By evaluating the relationship between signal intensity on T2WI and the efficacy of USgHIFU ablation of uterine fibroids, Zhao et al. showed that the NPV ratio in hypointense fibroids was the highest in all fibroids, while hyperintense fibroids or mixed hyperintense fibroids were difficult to ablate [Citation25]. Therefore, the lower NPV ratio achieved in fibroids with mixed hyperintensity on T2WI was a main factor inducing fibroid recurrence. Due to the difficulty of ablation of fibroids with mixed hyperintensity on T2WI, in order to achieve better ablation results, we often increased the treatment intensity during the procedure to accumulate more ultrasound energy per hour and causing rapid warming of the target tissue and achieving coagulation necrosis. This phenomenon can be explained by the positive correlation between mixed hyperintensity of fibroids on T2WI and USgHIFU treatment intensity. Similarly, it can be assumed that a higher USgHIFU treatment intensity represents a greater difficulty in ablating the fibroid tissue and correspondingly increases the risk of post-USgHIFU recurrence.

This study is limited because it is a retrospective study and some bias may have occurred in the baseline characteristics and treatment outcomes. In addition, the study subjects were from two centers, and the skill levels of different physicians might be varied, which may also affect the treatment results. Furthermore, the imbalance in the number of patients with/without recurrence between the two groups might also affect the comparison results. Therefore, multicenter prospective studies with large sample size of subjects are necessary in the future to verify the results of this study.

Conclusions

In summary, USgHIFU is safe and effective in the treatment of multiple uterine fibroids. Multiple factors can affect the long-term recurrence after USgHIFU treatment.

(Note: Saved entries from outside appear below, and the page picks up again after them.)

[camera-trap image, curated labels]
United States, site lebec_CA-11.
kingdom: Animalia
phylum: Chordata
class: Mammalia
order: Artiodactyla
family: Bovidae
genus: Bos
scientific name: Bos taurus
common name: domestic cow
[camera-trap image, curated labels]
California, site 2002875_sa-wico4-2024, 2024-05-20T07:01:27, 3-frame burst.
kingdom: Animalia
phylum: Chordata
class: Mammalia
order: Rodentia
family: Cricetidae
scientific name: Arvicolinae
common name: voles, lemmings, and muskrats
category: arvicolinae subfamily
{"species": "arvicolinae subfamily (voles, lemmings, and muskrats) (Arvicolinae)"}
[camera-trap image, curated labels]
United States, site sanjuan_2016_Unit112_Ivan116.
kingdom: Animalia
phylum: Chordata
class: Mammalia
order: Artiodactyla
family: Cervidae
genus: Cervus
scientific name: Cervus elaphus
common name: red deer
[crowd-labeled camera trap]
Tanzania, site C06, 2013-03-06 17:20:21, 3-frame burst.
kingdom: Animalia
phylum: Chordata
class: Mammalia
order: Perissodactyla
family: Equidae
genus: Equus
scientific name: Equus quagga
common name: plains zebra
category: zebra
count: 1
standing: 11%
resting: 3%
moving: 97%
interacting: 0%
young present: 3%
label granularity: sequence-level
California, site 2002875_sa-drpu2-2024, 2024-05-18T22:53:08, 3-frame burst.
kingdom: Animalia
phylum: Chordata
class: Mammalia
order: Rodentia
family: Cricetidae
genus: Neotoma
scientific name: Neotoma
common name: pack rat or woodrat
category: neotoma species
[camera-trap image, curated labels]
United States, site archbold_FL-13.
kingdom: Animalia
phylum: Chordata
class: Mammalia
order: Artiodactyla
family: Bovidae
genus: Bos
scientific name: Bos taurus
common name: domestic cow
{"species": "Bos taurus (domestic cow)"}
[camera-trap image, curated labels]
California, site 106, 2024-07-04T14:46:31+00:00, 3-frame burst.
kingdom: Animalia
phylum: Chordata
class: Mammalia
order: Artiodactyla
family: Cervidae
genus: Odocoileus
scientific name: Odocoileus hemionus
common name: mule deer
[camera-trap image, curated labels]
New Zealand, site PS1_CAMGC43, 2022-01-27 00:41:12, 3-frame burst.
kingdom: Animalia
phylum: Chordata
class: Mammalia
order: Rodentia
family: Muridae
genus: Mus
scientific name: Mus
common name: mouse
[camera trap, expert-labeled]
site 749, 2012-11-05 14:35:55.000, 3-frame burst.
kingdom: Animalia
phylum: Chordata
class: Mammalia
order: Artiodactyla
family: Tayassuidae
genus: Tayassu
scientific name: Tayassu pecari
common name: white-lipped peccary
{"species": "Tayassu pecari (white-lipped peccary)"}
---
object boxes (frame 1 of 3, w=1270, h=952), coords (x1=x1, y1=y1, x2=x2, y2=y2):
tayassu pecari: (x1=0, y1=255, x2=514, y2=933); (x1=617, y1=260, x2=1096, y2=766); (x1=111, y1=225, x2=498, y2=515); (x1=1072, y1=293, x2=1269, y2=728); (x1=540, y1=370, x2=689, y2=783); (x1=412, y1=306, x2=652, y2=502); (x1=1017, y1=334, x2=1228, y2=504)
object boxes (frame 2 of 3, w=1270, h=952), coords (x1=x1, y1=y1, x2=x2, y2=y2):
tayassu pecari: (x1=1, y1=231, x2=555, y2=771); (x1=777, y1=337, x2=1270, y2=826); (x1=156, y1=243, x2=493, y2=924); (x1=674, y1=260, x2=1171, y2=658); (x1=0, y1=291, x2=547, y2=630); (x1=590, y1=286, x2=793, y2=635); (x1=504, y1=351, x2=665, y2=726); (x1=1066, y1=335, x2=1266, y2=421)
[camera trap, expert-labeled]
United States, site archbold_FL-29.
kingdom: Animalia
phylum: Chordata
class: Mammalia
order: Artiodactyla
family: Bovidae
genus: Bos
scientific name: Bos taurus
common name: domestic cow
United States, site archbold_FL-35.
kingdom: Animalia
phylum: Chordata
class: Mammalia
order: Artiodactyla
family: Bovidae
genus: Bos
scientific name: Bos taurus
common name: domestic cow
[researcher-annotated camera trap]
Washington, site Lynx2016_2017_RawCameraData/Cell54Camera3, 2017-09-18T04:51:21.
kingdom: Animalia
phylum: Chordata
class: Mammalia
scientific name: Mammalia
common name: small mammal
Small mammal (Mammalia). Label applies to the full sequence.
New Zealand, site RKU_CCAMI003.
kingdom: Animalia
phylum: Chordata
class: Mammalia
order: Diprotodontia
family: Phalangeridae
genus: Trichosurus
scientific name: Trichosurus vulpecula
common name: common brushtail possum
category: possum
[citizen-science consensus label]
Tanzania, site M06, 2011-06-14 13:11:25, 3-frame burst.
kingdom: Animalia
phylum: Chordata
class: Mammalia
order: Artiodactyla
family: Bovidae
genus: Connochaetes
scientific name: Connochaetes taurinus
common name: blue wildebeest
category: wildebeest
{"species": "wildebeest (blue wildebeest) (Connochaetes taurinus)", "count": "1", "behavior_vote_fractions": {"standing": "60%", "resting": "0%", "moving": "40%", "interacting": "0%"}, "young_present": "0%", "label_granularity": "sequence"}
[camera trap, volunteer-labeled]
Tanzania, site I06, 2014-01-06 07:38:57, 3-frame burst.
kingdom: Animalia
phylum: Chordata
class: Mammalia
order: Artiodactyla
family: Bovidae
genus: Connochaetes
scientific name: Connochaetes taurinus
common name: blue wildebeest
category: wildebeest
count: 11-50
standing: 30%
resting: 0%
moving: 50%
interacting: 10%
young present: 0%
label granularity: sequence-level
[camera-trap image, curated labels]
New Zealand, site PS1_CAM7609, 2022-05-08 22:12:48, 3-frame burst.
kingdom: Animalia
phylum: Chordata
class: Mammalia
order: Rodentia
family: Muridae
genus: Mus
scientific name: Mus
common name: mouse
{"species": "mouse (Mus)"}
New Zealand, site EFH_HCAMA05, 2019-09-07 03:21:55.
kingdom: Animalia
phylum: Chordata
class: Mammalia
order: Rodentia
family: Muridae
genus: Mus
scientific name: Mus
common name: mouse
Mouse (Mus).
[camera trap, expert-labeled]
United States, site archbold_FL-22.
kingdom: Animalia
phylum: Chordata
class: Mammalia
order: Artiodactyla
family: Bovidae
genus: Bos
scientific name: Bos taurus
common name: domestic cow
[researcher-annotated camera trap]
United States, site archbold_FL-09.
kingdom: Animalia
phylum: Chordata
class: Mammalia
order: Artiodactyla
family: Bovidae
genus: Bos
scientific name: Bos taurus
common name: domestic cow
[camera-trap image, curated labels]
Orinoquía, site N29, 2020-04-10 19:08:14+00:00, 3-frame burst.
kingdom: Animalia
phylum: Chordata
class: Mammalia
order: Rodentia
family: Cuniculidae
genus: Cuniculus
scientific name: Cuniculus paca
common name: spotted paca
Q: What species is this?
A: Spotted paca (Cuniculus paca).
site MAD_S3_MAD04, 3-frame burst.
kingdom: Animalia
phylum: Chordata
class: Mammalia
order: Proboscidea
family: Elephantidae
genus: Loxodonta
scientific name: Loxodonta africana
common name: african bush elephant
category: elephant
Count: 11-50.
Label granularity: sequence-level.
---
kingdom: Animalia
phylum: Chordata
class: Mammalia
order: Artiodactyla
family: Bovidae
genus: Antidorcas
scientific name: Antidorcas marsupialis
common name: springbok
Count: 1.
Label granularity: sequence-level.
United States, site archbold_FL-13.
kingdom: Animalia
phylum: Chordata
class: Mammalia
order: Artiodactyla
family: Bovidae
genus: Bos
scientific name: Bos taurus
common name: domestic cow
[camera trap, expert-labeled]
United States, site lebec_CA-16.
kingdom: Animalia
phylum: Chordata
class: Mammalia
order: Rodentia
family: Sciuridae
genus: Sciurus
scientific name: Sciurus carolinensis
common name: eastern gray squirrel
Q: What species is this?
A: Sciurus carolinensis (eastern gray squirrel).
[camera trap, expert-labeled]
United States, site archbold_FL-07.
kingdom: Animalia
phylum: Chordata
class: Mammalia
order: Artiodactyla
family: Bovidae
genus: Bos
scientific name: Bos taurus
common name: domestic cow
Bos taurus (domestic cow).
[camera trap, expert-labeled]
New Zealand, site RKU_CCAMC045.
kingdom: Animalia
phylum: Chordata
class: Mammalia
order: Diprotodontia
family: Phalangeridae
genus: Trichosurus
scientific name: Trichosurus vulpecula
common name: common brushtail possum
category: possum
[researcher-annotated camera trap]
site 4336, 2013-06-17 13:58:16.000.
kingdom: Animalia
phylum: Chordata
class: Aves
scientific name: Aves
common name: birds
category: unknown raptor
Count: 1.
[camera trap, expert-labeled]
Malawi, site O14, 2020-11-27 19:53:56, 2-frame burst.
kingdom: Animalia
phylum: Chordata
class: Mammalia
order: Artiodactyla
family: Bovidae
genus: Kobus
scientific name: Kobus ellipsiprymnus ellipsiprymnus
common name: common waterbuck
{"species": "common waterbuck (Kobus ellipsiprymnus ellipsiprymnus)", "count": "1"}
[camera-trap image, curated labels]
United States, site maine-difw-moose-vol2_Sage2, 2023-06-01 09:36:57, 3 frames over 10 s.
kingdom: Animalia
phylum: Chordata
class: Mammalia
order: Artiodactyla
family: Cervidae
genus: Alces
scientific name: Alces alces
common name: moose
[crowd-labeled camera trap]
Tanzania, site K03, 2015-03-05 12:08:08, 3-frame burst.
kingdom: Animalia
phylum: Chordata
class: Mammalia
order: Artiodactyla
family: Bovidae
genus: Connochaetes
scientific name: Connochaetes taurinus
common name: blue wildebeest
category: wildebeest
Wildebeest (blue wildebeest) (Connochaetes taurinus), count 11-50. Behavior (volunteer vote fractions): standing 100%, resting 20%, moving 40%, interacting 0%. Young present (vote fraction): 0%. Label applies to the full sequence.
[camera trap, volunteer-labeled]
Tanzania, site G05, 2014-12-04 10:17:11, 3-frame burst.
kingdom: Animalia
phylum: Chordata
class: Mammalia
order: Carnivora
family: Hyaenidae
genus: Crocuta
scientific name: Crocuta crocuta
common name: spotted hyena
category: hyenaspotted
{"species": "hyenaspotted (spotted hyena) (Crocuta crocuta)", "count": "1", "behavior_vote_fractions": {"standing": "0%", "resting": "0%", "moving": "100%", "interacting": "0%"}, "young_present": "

Age is a protective factor for post-USgHIFU recurrence of fibroids, while fibroids with mixed hyperintensity on T2WI and USgHIFU treatment intensity are risk factors for fibroid recurrence after USgHIFU. However, multicenter prospective studies with large sample size of subjects are necessary in the future to verify the findings of this study.

Disclosure statement

Lian Zhang is a senior consultant to Chongqing Haifu. The other authors have no conflict of interests to declare.

Data availability statement

The data that support the findings of this study are available upon request from the corresponding author, LZ. The data are not publicly available because they contain information that can compromise the privacy of the research participants.

Additional information

Funding

This study was supported by Chongqing Natural Science Foundation Postdoctoral Fund. Project No.: cstc2021jcyj-bshX0048.